Problem to work on -
Present the data below as a numbered list, leaving out any blank lines.

+ + + + + + +

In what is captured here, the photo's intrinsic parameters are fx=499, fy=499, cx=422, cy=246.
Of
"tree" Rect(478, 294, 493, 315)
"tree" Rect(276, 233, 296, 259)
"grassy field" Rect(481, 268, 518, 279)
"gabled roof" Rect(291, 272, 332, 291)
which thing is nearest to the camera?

+ + + + + + +

Answer below -
1. In what is captured here, the photo's intrinsic parameters are fx=499, fy=499, cx=422, cy=246.
2. Of
3. "tree" Rect(478, 294, 493, 315)
4. "tree" Rect(276, 233, 296, 259)
5. "grassy field" Rect(481, 268, 518, 279)
6. "gabled roof" Rect(291, 272, 332, 291)
7. which thing is nearest to the camera?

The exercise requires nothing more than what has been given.